Posts Tagged ‘Riddick’

RIDDICK: 1 ½ STARS

“Riddick” should have been titled “Riddickulous.”

In Vin Diesel’s fourth outing as the mercenary-turned-enforcer, he has been double-crossed and left for dead. “I don’t know how many times I’ve been crossed off the list,” he mumbles in voiceover, “but this ain’t nothing new.”

He spends his days battling predatory aliens until not one, but two teams of bounty hunters land on the planet. The first team, lead by Santana (Jordi Mollà) wants Riddick dead so they can collect the ransom. The other team, headed by Boss Johns (Matt Nable) wants him taken alive for questioning. As the bounty hunters bang heads, Riddick plans a wild scheme of vengeance and escape from this desolate planet.

With its cheap effects, cheesy dialogue, gratuitous nudity and testosterone-laced characters, “Riddick” might provide midnight movie style nostalgia for anyone who grew up on direct-to-video sci fi flicks in the 1980s. Everybody else might want to go back to the original movie in this series, Pitch Black, and enjoy a movie that actually kinda makes sense.

Saddled with a leaden and confusing backstory about a father’s quest for answers and a dull monotonous visual look the movie never rises above the level of a mid-grade video game.

On top of that, this is the rare movie that is actually better when the star isn’t in it. Although some of the creatures are pretty cool, this movie doesn’t work at all until Vin gives up the solo Survivorman shtick and the bounty hunters show up. Then, for my money, it changes from surreally bad film to a typical silly-bad movie.

You want silly? How about fending off a vicious dog-creature by starting an impromptu game of fetch? Or maybe using words like “jamoke” in the far distant future. If “Riddick” had embraced its silliness instead of taking itself so seriously in all the wrong ways, I might have enjoyed it more!
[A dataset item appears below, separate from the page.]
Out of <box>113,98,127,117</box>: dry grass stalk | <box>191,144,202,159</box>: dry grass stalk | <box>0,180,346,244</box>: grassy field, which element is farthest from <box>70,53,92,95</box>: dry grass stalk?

Vin Diesel: from the sexiest ugly man in Hollywood to Richard B. Riddick In Focus by Richard Crouse September 4, 2013

Vin-Diesel-The-Chronicles-Of-Riddick-WallpapersVin Diesel has been acting since age seven and played many characters on screen, but he is best known by two alter egos.

We’ll have to wait until next year to see him behind the wheel as Dominic Toretto in the new Fast and Furious movie, but this weekend he returns to theatres as Richard B. Riddick, anti-hero of the Pitch Black series of films and video games.

In Riddick, his fourth outing as the mercenary-turned-enforcer, he has been double-crossed and left for dead.

Diesel loves playing Riddick. “I know it sounds corny but I feel like I learn about myself when I play that character,” he says.

But he’s also created some other memorable characters.

Critics and audiences first took notice of Diesel as Private Caparzo in Saving Private Ryan. He says winning the role was “like one of those Hollywood fairy tales that you never believed.”

Director Steven Spielberg saw Multi-Facial, an über low budget short film directed by and starring Diesel.

The ET director was so taken with the young actor’s performance that he had a role specially written for him. The result was an effective performance that mixed physicality with poignancy.

Diesel lent his distinctive gravelly voice to the title character in the animated film The Iron Giant.

Directed by Brad Bird, the story of a lonely boy who discovers a 50-foot, metal-eating robot who fell from space, failed at the box office but has a 97 per cent Rotten Tomatoes rating.

His searing portrayal of streetwise stockbroker Chris Varick in the 2000 stockbroker drama Boiler Room garnered him considerable critical praise.

Roger Ebert wrote, “Diesel is interesting. Something will come of him,” and New York Times critic A.O. Scott said the actor, “may be the sexiest ugly man in movies since Anthony Quinn.”

Knockaround Guys is a coming-of-age story with a gangland twist. The four sons (Vin Diesel, Seth Green, Barry Pepper, and Andrew Davoli) of Brooklyn mobsters band together to reclaim a quarter of a million dollars lost in a small town run by a crooked sheriff (Tom Noonan).

Diesel oozes charisma in a so-so film, tossing off tough guy lines like, “That’s about the only thing you can count on in this life, there’s nobody that wouldn’t hurt you … if it helped them,” with ease.